Statistical analysis
Throughout this paper, we present relative rather than absolute survival rates. Relative survival rates (RSR) are the preferred measures of survival reported by cancer registries because they are unaffected by deaths from causes other than the primary cancer of interest.8 The RSR, which represents the survival rate in the hypothetical situation where the cancer in question is the only possible cause of death, is defined as the absolute survival rate in the patient group divided by the expected survival of a comparable group from the general population. The expected survival rates were estimated from nationwide population life tables stratified by age, sex and calendar time according to the approach commonly known as the Ederer II method (with minor adaptations for application of period analysis).17 With that method absolute cumulative survival rates and expected cumulative survival rates are calculated as the product of interval-specific (conditional) survival rates of cancer patients and of people from the general population of the same sex and age, respectively. It has been shown empirically that this method works very well for follow-up times of patients up to 10 years.

For each cancer site, the 5-year and 10-year RSR actually observed for patients diagnosed in 5-year time intervals between 1958 and 1992 were calculated. These observed RSR were compared with the most up-to-date estimates of RSR that might have been available at those time intervals from previously registered patients using either traditional methods of analysis or period analysis. Five-year intervals were chosen to ensure adequate precision of all survival estimates. For simplicity, we neglect any delay in cancer registration and analysis of results.
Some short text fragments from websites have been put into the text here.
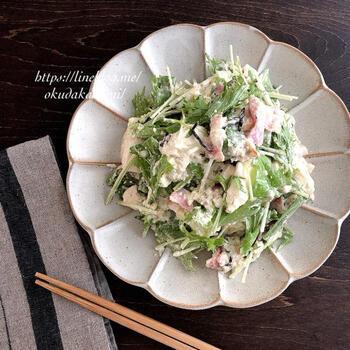 洋風メニューの副菜に合いそうな、アスパラとベーコン、水菜の白和え「意地でも火を使わない」メニューだそうです。火を使わずラクをしたい日に、ぜひ!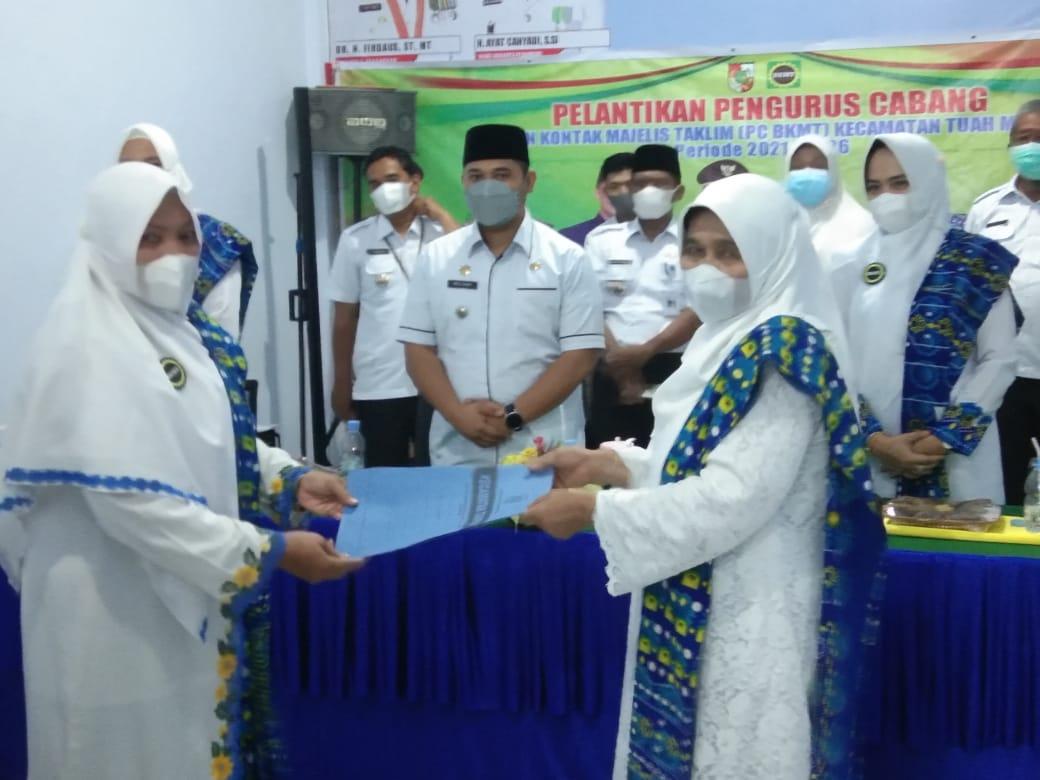 Camat Tuah Madani Hadiri Pelantikan PC BKMT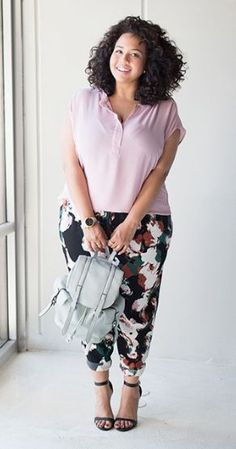 Stylish Plus-Size Fashion Ideas – Designer Fashion Tips Plus Size Fashion For Women, Plus Size Womens Clothing, Plus Fashion, Trendy Clothing, Fashion Styles, Plus Size Girls, Moda Plus Size, Plus Size Dresses, Plus Size Outfits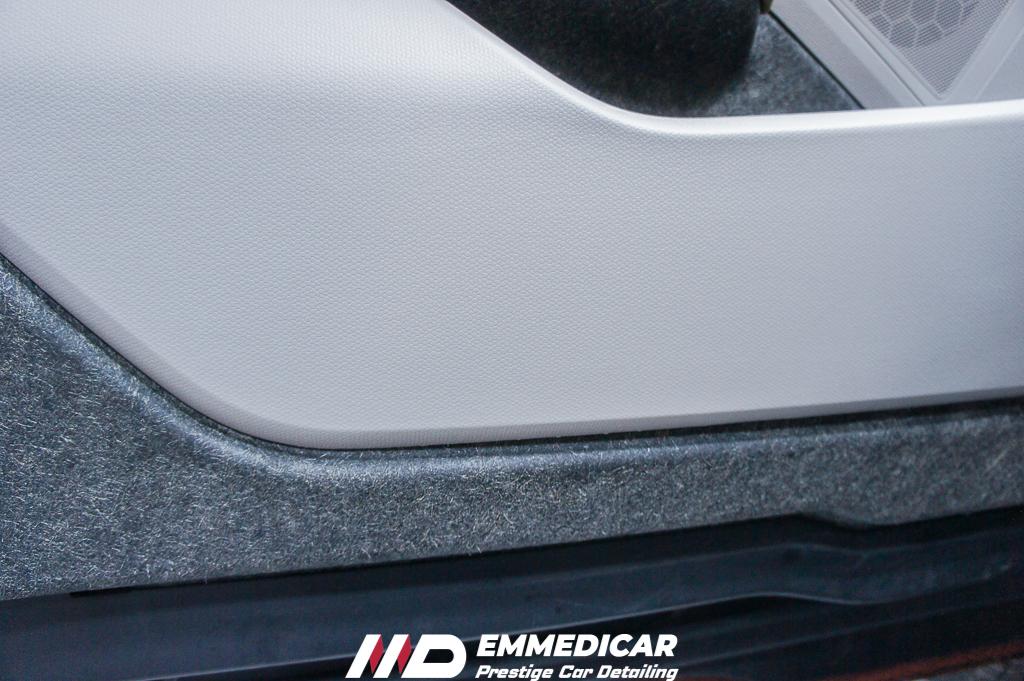 bmw i3, igienizzaione interni auto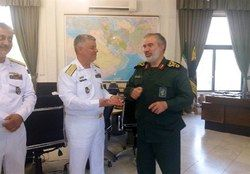 دیدار فرماندهان نیروی دریایی ارتش و سپاه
In Figure 1Go the procedure is illustrated for patients diagnosed in 1988–1992, whose 5-year survival was completed in the 1993–1997 interval. The observed 5-year RSR of these patients is based on their survival experience in 1988–1997. Which estimates of 5-year RSR might have been available at the time of diagnosis of these patients, i.e. in the 1988–1992 interval?



View larger version (23K):
[in this window]
[in a new window]
 
Figure 1 Illustration of data base used to calculate observed 5-year survival of patients diagnosed in 1988–1992 as well as the most up-to-date survival estimates that might have been obtained in 1988–1992 by cohort analysis, by complete analysis and by period analysis. The figures within the cells indicate the years of follow-up since diagnosis

 
One traditional option of survival analysis, denoted ‘cohort analysis’ by Brenner and Gefeller,10 would have been to calculate 5-year RSR of the most recent cohort of patients that completed 5-year follow-up in 1988–1992, that is patients diagnosed in 1983–1987, and this cohort estimate would reflect survival experience of these patients in 1983–1992.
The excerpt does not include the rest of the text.